POLLACKWell, in addition to the small business tax credit, young adults getting coverage through their parents and the pre-existing condition protections for children, seniors are getting a significant benefit. As you know, seniors have this big prescription drug coverage gap euphemistically called the doughnut hole. Last year, people who fell in that hole received a $250 check. This year, they get a 50 percent discount on the drugs that they purchased. Ultimately, that doughnut hole is eliminated entirely. Seniors are also receiving screenings and preventive care with no deductibles, co-payments, out-of-pocket costs. They're no longer lifetime capped. So somebody has a major illness or an accident, there's no lifetime cap that denies payments to people when they really need it.
REHMI think Joseph Antos has a comment.
ANTOSYeah, that's a 2014 provision, Ron. This year, it's $750,000. And as you may remember, the McDonald's corporation, and a bunch of other companies as well, requested a waiver from this so that their low-wage employees can continue to buy health insurance coverage.
REHMHere's an e-mail from Ross in Richmond, N.H., who says, "I was just able to get our daughter, who graduated from college, with over $100,000 in student loans back on our family policy. If they repeal, will she be kicked off?" Sudeep.
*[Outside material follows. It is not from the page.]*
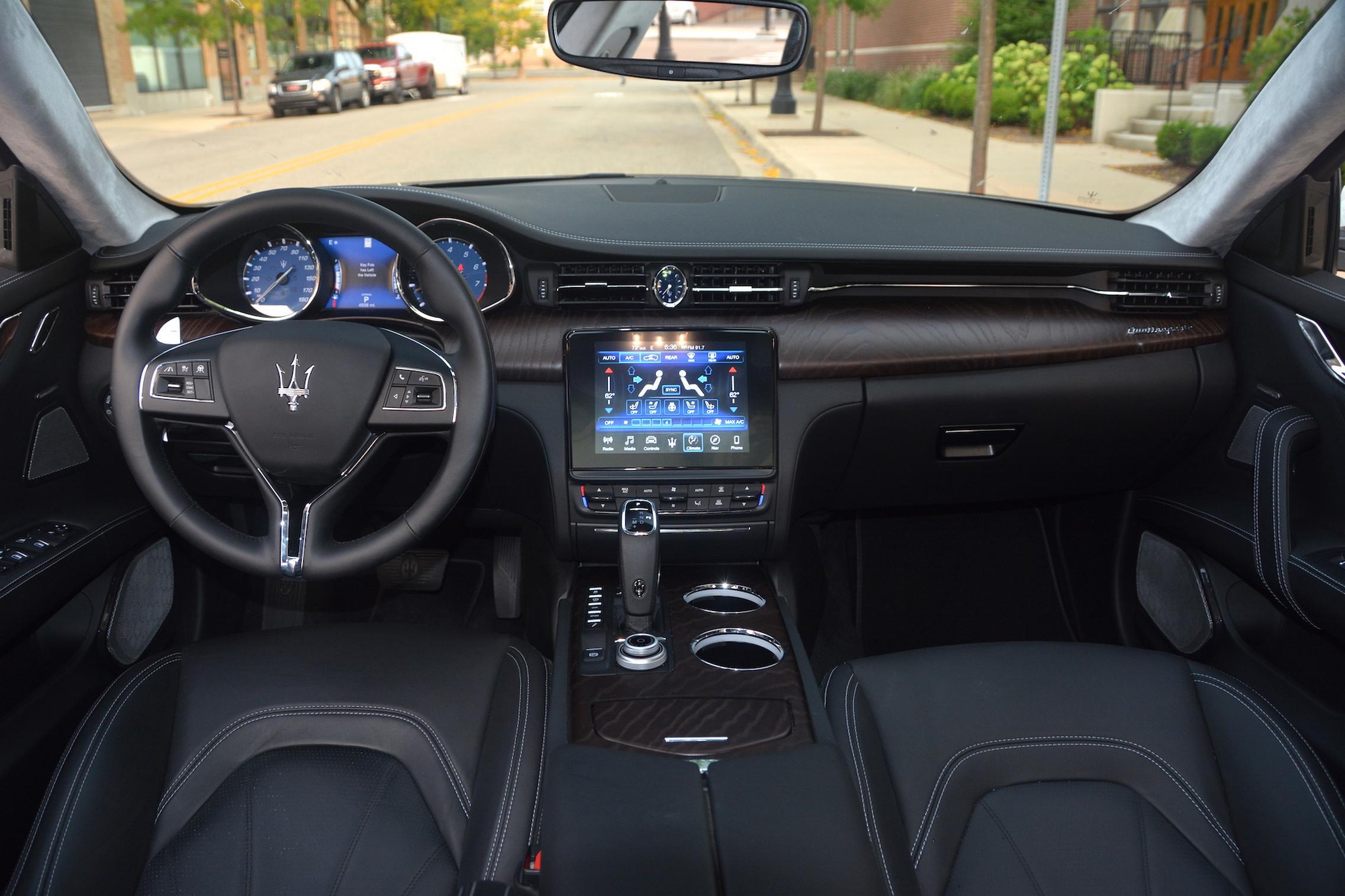 Maserati Quattroporte S Q4 GranLusso Interior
REDDYIf there were a repeal, then those kinds of provisions would be removed. And that's kind of one of the political difficulties of this bill, is there are a lot of things that are appealing to people at a very practical level when you look at it. Pre-existing conditions, coverage of young adults -- all of these things are appealing, but a lot of them were made possible by the addition of 30 million people to the insurance system, by some of the added taxes down there. There are all sorts of things that have to pay for these costs to the insurance system that were built in. And if you repeal it, you repeal the entire thing. And the big question is if you want to repeal it, you need to replace it. And replace it with what? The prior system was clearly unsustainable on both a social level in terms of who it covered and on a cost level in terms of what it's doing to the government.
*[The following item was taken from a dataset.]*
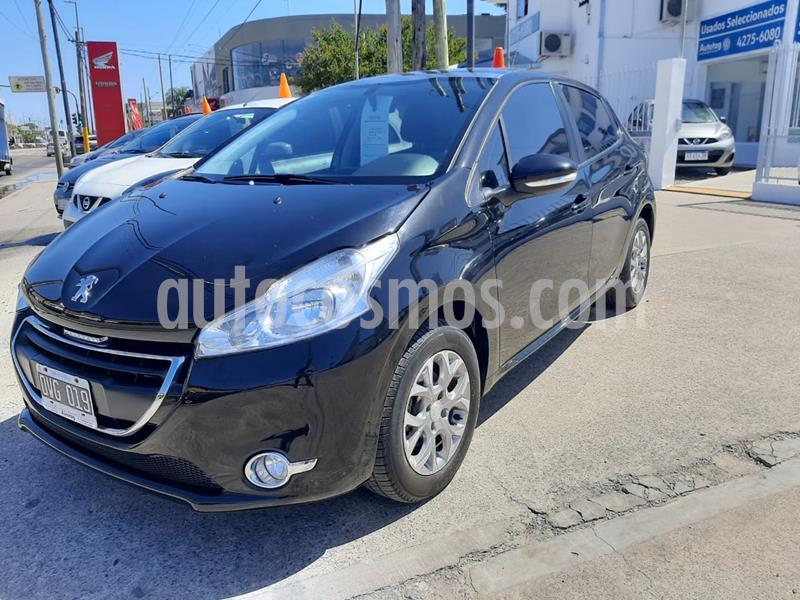 Peugeot 208 Allure 1.6  usado (2015) color Negro precio $1.050.000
REHMJoseph Antos, let's talk about the mandate aspects of the bill and the fact that, what, now you've got 26 states that are protesting, have taken this to court. Ultimately, it's likely to go to the Supreme Court?
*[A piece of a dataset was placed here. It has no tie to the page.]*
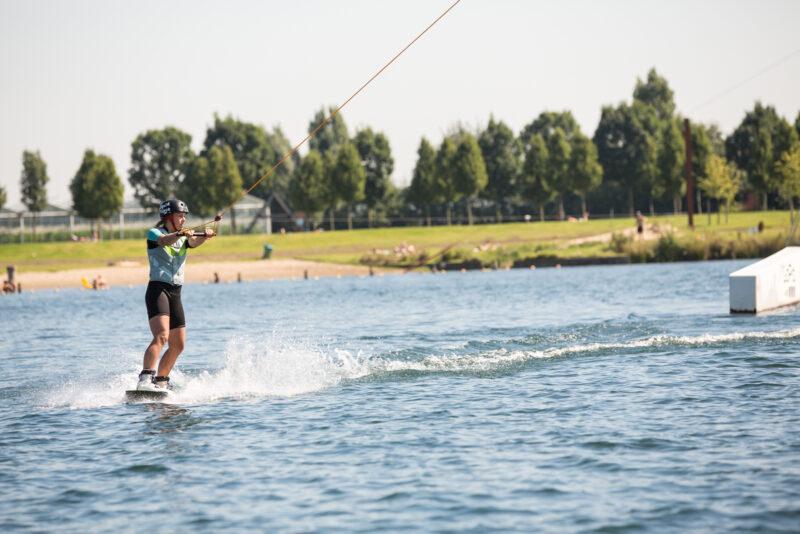 Wakeboarder op het wakeboard kamp van Ripstar bij Down Under. Leren wakeboarden!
ANTOSYeah, I'm sure that's the case. But let's project down the road. The Supreme Court generally picks the narrowest possible provision of any case and rules on that. And so let's imagine that they say that some aspects of the mandate is unconstitutional. They're certainly not going to say that the whole bill is unconstitutional, but they might say that the mandate is unconstitutional. What would the government's reaction be if this was a decision made in Barack Obama's administration? I think the answer is clear. They'd say, okay, well, we tried. But insurance companies, that's your problem now. We'll put out a big publicity campaign, try to get people to recognize what their responsibility is and what the opportunities are, but it's up to you to sell the insurance because the rest of the bill, the rest of the legislation hasn't changed.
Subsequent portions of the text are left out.